A distributed application (DApp) is software that is executed or runs on multiple computers within a network simultaneously. The software is deterministic meaning that given the same inputs, they all produce the same outputs. One of the main benefits of DApps is they are extremely durable and hardened against a single point of failure. Therefore, to be distributed, deterministic and durable, any services that the DApp must interact with must also be distributed, deterministic, and durable. This makes Distributed Application (ĐApp or DApp) interaction with traditional client/server cloud services difficult. Naturally, cloud services applications such as Software as a Service (SaaS) and Data as a Service (DaaS) have some redundancy and reliability built into them; however, they cannot achieve the same level of robustness as a DApp. Therefore, SaaS and DaaS need to expose their functionality using a proxy DApp, which by its nature has latency. This latency could adversely affect the DApp’s deterministic and durability nature.

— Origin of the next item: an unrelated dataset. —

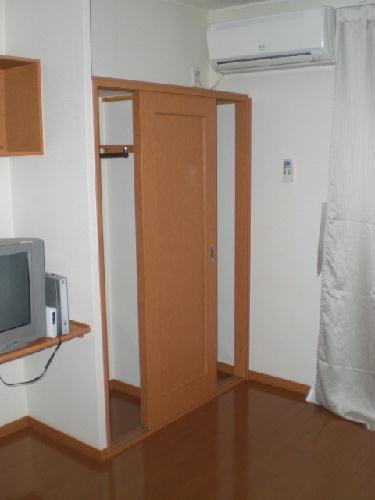 レオパレスソルジェンテ 204号室の収納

Another important aspect of a DApp is that it should be runtime environment agnostic: allowing as many DIDO nodes into the DIDO network as possible. This can be achieved using Virtual Machine (VM) such as a Java Virtual Machine (JVM) or interpretive engines such as those available with ECMAScript. There are some platform specific virtual machines available such as the Common Language Runtime (CLR) which are not standardized and do not run with the deterministic rigor on non-Windows platforms. Consequently, the list of languages allowable in DApps is limited to those that have a standardized runtime environment (i.e., VM or Engine) that runs on multiple platforms.